◆ **Task set**:
a: In the article on Vermont fairs, check whether each statement agrees with the text: (i) Robert Congdon has about a third of his usual crew lined up for the Vermont State Fair; (ii) the Champlain Valley Fair laid off half its staff last June; (iii) the Caledonia County Fair is held in Lyndon. Answer yes or no for each and quote the words that decide it.
b: Carry the article on Vermont fairs forward, starting right after its final sentence.

◆ **Passage for review**:
_ _ _ _ _

On June 30, 2021

Fairs face challenges but maintain optimism for the upcoming summer season in Vermont

By Justin Trombly/VTDigger

By this point, Robert Congdon would have normally hired half the workers he seeks every year to staff the Vermont State Fair in Rutland. 

So far, the fair-runner has only about a third of his usual 30-person crew lined up for the August event. 

By Rik Champine
The Vermont State Fair at the Rutland Fairgrounds is held every year in late August. This year the 175th anniversary of The Vermont State Fair will be held Aug. 17-21.

“Traditionally, we’ve got tons of people contacting us [to work] by now,” Congdon said. “What we’re running into is, there’s not that outreach to us.”

Most of Vermont’s classic fairs are returning this year after being shut down during the height of the Covid-19 pandemic. Organizers are optimistic that people will be eager to return to midway rides, agricultural contests and funnel cake.

But fair organizers like Congdon say they need the public’s help in overcoming new challenges in their recovery: Staff hiring is slower than anticipated. Longtime vendors have closed shop. And some businesses that usually display their wares in the midways aren’t coming because of product shortages.

“We have heard that there is a challenge getting any of the big equipment dealers to the fairs,” said Jackie Folsom, lobbyist for the Vermont Fairs and Field Days Association. “They don’t have any equipment to show.” 

For instance, Folsom said, several fairs have told the association that United Ag and Turf — a large John Deere dealer — decided not to attend their events this year.

“You go to a fair like Addison, which is really rural, agriculture-oriented, [and] all of the sudden you’re losing a lot of your stuff on your midway because you don’t have exhibitors,” she said. “That’s a problem.” 

The Champlain Valley Fair in Essex Junction — the state’s largest fair, set for late August — has had similar problems, said Tim Shea, executive director of the event’s organizing group, Champlain Valley Exposition.

Some of the pool and hot tub vendors who’d normally have displays at the fairgrounds “just can’t get the product,” Shea said. “I think you’ll see a big change there.”

Shea said the fair laid off three-quarters of its staff last June because of lost money due to the pandemic. Now, he has concerns about the labor situation too. 

Staffing is also the most pressing challenge for the Caledonia County Fair, held in August, organizer Dick Lawrence said. 

“We’re short people in the dairy ice cream booth; we’re short people in the grandstand; we haven’t got a commitment on pickup of trash yet,  security is still light,” Lawrence said. “These are things that are concerning us at the moment.”

The organizer of the fair, held in Lyndon, said he is also about 20% short on vendors this year, though he’s confident the group can pick some up from other fairs.

_ _ _ _ _

Stored data entries
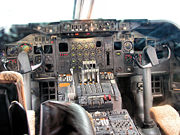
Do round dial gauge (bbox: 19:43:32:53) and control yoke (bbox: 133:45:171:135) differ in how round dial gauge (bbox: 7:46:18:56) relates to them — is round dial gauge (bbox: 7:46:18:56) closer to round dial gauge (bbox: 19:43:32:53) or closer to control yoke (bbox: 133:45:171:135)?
round dial gauge (bbox: 19:43:32:53)

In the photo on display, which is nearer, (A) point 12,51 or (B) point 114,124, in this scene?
(B) point 114,124

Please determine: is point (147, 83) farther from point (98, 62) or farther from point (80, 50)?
point (80, 50)

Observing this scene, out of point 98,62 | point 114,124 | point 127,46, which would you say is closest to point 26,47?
point 98,62

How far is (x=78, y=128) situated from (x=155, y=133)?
2952 mm

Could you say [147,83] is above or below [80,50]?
below

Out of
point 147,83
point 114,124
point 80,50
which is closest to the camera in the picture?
point 114,124

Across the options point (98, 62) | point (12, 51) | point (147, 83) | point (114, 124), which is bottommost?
point (114, 124)

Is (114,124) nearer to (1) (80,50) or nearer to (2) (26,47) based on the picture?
(1) (80,50)

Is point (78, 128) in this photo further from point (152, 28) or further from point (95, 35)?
point (152, 28)

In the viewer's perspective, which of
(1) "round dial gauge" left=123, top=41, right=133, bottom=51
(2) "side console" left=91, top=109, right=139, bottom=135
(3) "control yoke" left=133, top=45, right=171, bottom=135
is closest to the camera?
(2) "side console" left=91, top=109, right=139, bottom=135

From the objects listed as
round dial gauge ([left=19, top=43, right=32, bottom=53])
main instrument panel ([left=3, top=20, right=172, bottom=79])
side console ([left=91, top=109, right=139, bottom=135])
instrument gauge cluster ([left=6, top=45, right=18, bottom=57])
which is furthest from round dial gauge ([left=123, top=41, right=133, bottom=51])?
instrument gauge cluster ([left=6, top=45, right=18, bottom=57])

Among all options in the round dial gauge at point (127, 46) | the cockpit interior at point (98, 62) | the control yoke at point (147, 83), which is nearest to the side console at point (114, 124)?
the cockpit interior at point (98, 62)

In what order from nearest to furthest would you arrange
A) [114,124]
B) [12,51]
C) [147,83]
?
[114,124] → [147,83] → [12,51]

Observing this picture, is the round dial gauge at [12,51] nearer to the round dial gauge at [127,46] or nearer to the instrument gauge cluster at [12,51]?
the instrument gauge cluster at [12,51]
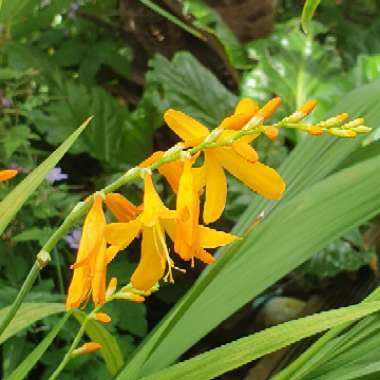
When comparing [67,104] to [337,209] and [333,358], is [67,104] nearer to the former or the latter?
[337,209]

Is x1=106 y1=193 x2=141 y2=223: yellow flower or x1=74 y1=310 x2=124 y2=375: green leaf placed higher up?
x1=106 y1=193 x2=141 y2=223: yellow flower

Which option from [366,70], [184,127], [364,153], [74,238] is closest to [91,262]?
[184,127]

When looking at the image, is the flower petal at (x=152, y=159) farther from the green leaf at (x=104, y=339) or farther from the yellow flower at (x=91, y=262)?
the green leaf at (x=104, y=339)

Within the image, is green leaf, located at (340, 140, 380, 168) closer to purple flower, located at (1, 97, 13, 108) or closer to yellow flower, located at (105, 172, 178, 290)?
yellow flower, located at (105, 172, 178, 290)

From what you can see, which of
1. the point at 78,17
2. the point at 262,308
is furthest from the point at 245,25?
the point at 262,308

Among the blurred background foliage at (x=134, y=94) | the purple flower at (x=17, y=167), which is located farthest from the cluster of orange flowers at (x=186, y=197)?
the purple flower at (x=17, y=167)

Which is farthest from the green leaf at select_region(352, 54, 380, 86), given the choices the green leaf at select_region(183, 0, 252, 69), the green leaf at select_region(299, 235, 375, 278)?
the green leaf at select_region(299, 235, 375, 278)
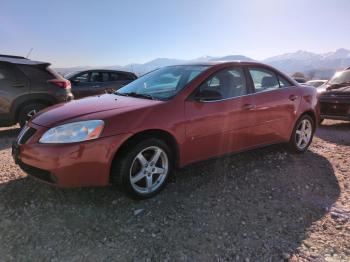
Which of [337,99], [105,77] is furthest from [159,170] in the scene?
[105,77]

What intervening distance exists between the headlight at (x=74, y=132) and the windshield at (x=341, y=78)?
749cm

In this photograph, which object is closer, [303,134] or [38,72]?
[303,134]

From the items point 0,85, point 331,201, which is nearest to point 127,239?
point 331,201

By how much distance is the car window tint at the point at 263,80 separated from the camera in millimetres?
4605

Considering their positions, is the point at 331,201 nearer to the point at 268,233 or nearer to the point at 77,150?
the point at 268,233

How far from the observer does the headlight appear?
3.18 meters

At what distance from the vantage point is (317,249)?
2865mm

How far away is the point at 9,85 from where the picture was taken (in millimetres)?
6441

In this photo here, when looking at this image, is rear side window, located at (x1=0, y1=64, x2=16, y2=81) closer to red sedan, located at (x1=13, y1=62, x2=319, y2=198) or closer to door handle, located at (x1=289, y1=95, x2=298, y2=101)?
red sedan, located at (x1=13, y1=62, x2=319, y2=198)

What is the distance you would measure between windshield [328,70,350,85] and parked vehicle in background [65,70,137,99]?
5870mm

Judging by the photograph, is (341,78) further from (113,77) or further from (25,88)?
(25,88)

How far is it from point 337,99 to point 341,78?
1265mm

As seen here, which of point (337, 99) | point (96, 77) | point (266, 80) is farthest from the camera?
point (96, 77)

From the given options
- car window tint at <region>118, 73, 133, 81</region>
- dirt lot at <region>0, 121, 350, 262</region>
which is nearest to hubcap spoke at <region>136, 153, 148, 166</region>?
dirt lot at <region>0, 121, 350, 262</region>
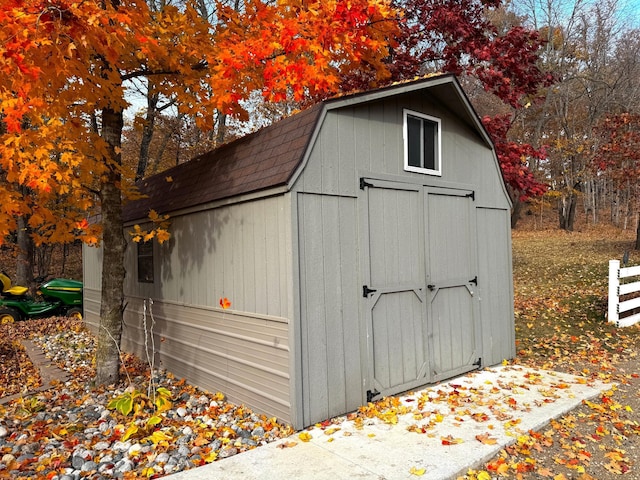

_ _ _ _ _

◆ **Answers in order**:
a:
(i) Yes: "the fair-runner has only about a third of his usual 30-person crew lined up for the August event."
(ii) No: "Shea said the fair laid off three-quarters of its staff last June"
(iii) Yes: "The organizer of the fair, held in Lyndon"

b:
Despite the worries, fair organizers are hopeful about this year’s slate of events.

Shea highlighted a common theme among organizing groups: The fairs will be back, but they’ll be a bit different. 

Champlain Valley opted to book tribute bands, rather than big-ticket touring acts, for its grandstand to avoid the risk associated with large crowds. The fair will have about the same number of vendors it usually does, but some of them won’t be the same as in past years, Shea said.

According to informal data the Vermont Fairs and Field Days Association collects yearly, fairs drew an estimated 360,795 people in 2019. 

There’s a belief among organizers and observers that turnout, while likely lower than in 2019, will be strong. 

“I’m very optimistic,” said Lawrence, the Caledonia organizer. “Everything I hear is, people are waiting for something to do.”

State Rep. Carolyn Partridge, D-Windham, who chairs the House Agriculture and Forestry Committee, said people “may have well missed the fairs and are going to be really interested in getting to them” — especially as an activity for kids.

Organizers believe that, the more people grow comfortable with in-person gatherings over the summer, the more will be likely to come to the fairs.

That’ll be important for fair groups after last year’s lost income, Shea said. “We still need to have successful fairs in 2021 and beyond, and we’re hoping the community comes out and supports us,” he said.

Congdon, in Rutland, said the fairs may give people a sense of normalcy after an abnormal year. And new moves — such as bringing back a rodeo for the first time in decades, and hosting ventriloquist Jeff Dunham — have built up plenty of excitement in the community, he said.

“We never know what we’re really going to have,” he said, pointing to shifting factors such as weather. 

“But as far as what we have sensed, there is huge optimism.”